Translated with www.DeepL.com/Translator (free version)

Macron presents a military programming law 2024-30 of "transformation of the armies".


President Emmanuel Macron unveils on Friday 20 January the main orientations of the future military programming law 2024-2030, placed under the sign of the "transformation of the armies" against the backdrop of the return of war in Europe, since the Russian invasion of Ukraine almost a year ago.
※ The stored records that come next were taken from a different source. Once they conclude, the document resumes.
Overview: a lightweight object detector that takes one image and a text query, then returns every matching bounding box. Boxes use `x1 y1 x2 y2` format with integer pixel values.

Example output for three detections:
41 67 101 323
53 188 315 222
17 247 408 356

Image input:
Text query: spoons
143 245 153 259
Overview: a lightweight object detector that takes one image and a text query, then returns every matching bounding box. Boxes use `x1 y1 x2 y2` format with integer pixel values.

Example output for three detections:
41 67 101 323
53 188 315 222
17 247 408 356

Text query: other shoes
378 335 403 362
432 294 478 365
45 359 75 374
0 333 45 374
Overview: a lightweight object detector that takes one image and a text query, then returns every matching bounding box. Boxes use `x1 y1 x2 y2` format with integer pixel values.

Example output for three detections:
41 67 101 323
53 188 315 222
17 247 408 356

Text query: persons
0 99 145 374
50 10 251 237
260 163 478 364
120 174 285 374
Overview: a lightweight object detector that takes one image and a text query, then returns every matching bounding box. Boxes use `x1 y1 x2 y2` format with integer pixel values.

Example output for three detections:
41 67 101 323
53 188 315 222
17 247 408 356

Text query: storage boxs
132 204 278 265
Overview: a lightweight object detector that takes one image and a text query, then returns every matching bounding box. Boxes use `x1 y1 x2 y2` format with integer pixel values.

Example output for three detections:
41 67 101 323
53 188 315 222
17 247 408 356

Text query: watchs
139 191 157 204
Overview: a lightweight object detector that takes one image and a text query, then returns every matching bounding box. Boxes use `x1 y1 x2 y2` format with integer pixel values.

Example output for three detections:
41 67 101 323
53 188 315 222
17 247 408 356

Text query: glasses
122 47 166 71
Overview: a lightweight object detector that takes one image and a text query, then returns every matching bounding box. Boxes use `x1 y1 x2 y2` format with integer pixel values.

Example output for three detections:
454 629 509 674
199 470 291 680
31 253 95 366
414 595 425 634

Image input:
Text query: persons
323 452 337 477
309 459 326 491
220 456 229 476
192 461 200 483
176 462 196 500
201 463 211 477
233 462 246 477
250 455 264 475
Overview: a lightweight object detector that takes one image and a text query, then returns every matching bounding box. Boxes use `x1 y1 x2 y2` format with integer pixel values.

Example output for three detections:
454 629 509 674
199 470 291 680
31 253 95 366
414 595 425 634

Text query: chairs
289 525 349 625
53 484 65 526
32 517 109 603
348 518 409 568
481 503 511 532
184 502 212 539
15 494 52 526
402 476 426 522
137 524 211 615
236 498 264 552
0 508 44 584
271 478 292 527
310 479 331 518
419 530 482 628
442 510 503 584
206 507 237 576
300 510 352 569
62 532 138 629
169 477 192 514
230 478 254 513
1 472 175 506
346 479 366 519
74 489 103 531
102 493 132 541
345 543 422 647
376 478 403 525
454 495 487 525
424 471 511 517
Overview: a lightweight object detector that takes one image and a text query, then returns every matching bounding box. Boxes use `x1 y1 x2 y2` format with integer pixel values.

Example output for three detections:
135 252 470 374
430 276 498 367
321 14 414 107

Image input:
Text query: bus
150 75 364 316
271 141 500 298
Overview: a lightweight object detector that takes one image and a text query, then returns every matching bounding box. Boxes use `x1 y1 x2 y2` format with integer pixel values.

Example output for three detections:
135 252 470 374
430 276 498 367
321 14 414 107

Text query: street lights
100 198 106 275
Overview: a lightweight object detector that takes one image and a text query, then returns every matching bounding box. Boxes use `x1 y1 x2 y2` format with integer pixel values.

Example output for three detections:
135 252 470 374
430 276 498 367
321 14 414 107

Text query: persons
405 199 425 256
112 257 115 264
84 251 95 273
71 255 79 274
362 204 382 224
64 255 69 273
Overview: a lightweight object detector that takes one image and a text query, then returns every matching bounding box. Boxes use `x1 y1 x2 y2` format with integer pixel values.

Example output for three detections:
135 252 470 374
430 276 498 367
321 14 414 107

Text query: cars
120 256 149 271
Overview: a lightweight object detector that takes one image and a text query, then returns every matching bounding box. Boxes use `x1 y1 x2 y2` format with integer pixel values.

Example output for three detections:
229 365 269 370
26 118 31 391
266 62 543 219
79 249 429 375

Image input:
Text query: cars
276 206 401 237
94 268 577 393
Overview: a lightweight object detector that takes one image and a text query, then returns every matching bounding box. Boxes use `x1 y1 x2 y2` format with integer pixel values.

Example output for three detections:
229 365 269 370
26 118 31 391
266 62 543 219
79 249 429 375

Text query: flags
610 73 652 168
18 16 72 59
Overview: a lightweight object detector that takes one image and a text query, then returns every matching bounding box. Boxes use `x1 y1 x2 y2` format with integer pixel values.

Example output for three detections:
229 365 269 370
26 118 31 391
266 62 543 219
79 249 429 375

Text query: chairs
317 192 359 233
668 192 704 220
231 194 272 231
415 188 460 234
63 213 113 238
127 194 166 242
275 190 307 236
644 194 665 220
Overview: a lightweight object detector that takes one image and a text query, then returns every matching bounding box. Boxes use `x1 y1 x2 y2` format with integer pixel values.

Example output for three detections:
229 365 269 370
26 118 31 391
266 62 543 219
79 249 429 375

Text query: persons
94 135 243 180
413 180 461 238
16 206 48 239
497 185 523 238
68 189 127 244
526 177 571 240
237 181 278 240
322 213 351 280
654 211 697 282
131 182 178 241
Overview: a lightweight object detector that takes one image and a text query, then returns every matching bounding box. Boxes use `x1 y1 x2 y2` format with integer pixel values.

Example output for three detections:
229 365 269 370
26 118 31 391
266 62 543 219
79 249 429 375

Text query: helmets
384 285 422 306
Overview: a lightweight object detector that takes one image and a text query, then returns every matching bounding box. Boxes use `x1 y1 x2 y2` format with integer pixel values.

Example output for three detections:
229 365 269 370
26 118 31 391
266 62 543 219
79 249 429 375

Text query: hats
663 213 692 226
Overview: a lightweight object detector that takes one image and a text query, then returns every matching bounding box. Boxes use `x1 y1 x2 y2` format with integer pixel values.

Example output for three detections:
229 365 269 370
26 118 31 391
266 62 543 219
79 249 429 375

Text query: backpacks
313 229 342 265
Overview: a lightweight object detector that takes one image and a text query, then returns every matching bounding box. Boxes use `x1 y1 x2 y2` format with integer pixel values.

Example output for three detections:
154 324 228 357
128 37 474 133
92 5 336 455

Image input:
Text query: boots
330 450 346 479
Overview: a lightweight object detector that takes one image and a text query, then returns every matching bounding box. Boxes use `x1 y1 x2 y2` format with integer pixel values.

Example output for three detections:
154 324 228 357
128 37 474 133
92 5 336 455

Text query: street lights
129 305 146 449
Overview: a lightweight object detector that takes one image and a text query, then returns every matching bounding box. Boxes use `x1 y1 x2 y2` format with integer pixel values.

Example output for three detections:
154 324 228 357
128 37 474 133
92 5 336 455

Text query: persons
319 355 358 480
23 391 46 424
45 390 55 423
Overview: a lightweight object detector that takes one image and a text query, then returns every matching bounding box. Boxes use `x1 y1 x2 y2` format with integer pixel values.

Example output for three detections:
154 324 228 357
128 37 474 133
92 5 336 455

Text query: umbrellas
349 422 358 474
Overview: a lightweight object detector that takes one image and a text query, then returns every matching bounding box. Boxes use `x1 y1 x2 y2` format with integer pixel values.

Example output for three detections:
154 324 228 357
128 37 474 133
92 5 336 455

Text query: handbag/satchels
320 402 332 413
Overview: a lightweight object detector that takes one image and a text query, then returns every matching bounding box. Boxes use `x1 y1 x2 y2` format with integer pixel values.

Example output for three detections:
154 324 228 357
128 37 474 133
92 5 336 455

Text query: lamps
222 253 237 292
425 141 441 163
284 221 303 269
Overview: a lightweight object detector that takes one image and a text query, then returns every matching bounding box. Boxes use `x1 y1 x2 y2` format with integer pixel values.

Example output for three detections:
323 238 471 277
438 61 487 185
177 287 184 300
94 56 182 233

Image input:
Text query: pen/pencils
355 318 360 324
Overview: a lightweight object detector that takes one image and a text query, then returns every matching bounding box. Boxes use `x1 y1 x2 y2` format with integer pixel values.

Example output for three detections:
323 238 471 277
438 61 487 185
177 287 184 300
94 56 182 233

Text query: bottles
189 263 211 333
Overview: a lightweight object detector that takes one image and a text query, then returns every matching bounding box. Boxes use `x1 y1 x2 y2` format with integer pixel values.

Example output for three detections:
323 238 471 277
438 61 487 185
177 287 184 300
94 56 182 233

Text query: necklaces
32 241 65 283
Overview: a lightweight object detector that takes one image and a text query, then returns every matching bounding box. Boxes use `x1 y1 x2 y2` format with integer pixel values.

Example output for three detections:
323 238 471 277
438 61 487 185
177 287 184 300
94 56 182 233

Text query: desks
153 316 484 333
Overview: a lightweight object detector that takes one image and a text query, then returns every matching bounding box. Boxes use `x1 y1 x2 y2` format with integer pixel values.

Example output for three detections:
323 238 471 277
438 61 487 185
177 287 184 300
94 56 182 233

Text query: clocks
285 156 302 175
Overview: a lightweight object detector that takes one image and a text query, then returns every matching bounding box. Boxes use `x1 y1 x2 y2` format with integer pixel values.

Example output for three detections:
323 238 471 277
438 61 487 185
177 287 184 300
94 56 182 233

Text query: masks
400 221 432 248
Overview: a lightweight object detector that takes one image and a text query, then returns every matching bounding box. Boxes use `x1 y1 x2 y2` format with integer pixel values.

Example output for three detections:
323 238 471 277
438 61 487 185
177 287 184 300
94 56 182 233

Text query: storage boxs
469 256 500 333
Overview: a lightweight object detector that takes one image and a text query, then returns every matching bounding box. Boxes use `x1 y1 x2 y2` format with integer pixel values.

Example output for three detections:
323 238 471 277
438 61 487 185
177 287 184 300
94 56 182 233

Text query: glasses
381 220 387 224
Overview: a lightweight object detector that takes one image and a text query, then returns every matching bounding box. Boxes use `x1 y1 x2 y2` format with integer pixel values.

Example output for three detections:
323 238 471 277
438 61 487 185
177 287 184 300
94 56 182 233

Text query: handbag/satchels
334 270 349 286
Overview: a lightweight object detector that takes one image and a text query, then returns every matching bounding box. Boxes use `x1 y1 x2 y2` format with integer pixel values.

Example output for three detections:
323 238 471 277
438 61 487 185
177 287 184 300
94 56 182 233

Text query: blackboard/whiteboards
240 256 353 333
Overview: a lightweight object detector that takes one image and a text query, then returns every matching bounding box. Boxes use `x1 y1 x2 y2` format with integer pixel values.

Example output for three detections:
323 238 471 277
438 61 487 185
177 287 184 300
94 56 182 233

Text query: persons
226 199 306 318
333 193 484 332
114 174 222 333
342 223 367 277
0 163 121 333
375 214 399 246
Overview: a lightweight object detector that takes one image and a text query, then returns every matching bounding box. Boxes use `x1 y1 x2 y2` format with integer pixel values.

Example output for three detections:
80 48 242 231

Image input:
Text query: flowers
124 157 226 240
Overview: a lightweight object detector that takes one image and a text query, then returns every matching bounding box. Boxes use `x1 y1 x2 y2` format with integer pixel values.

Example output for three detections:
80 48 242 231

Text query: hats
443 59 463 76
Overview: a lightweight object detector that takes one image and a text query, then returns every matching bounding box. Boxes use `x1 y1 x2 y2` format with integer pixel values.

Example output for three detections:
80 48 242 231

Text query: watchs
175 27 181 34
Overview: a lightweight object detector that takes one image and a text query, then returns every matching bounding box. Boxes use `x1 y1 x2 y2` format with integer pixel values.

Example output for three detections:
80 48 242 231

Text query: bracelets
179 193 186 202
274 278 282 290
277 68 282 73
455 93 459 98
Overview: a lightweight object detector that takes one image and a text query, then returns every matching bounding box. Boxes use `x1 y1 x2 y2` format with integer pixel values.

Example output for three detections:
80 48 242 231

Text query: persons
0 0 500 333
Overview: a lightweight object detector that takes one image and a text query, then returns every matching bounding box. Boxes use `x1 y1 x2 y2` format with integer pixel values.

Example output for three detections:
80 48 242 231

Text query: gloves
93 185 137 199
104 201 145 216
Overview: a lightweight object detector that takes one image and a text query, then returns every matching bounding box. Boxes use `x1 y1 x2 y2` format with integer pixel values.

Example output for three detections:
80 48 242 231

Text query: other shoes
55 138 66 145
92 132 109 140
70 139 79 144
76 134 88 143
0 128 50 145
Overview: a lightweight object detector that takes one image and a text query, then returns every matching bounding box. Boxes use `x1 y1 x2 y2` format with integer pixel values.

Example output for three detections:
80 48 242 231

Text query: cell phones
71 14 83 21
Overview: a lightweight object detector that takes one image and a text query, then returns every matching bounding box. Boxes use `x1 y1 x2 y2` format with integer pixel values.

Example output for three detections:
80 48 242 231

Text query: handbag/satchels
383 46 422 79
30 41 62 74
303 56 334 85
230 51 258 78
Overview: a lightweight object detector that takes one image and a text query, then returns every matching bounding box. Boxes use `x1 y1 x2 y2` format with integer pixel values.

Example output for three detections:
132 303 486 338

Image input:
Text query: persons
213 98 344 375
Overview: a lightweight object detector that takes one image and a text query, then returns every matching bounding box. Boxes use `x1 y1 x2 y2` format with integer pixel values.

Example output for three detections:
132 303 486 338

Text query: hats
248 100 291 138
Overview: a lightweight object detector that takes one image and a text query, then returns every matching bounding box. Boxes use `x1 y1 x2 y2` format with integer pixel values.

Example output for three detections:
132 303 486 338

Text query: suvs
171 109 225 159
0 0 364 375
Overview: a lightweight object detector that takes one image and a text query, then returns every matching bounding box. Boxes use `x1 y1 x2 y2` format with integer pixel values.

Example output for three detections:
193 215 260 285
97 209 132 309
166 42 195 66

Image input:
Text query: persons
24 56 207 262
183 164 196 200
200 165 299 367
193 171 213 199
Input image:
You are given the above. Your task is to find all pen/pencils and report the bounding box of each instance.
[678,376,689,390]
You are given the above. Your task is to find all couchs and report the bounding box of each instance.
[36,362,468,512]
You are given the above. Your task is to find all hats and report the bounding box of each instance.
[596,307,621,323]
The head of state will speak about the new LPM during his wishes to the armed forces, at 11:45 am, on the air base of Mont-de-Marsan (Landes). A highly anticipated programmatic text, while the war in Ukraine has highlighted weaknesses in the French military system.

The law, which will be presented to parliament in March, promises to continue the financial effort in defence after a 2019-2025 LPM of 295 billion euros, which had put an end to years of budget cuts in the armies. "We are moving from a logic of repair to a logic of transformation of the armies. We must be able to be more effective and efficient," the Elysée stressed.

The head of state could specify this Friday the amount he intends to devote to defence over the next seven years, which could exceed 400 billion. A large budget increase, however, tempered by inflation and the explosion in energy costs. The war in Ukraine has pushed the most reluctant Europeans to spend more on defence. Last year, Germany released €100bn to modernise its armed forces.

Adapting to the risks of major inter-state conflict

The new LPM will focus primarily on sovereignty, while France intends to remain a power "respected for its status as a nuclear-armed state, a driver of European strategic autonomy, an exemplary ally in the Euro-Atlantic area, a reliable and credible partner", Emmanuel Macron stressed in early November when presenting the latest national strategic review.

Efforts to modernise the French nuclear deterrent - to which 5.6 billion euros in payment credits are allocated in 2023 - will be continued. Cyber capabilities will be "very significantly strengthened" to have a "first rank cyber capability". Overseas will be the subject of "additional investments" in terms of capacity and manpower, in order to "have strengthened sovereignty forces to be able to give a claw to anyone who would like to attack our interests", particularly in the Asia-Pacific, where China's expansionist aims are a cause for concern, according to the Elysée Palace.

The future LPM will also seek to adapt to the risks of major inter-state conflict ("high intensity"), in an increasingly tense geostrategic context. "We must all carry out an introspection in the light of Ukraine", insists the presidency, which wishes to "adapt our command organisation to be able to act in the physical and immaterial fields, to act in a joint manner, as well as to act in a short loop from intelligence to action in an increasingly efficient manner", as the Kiev army is managing to do.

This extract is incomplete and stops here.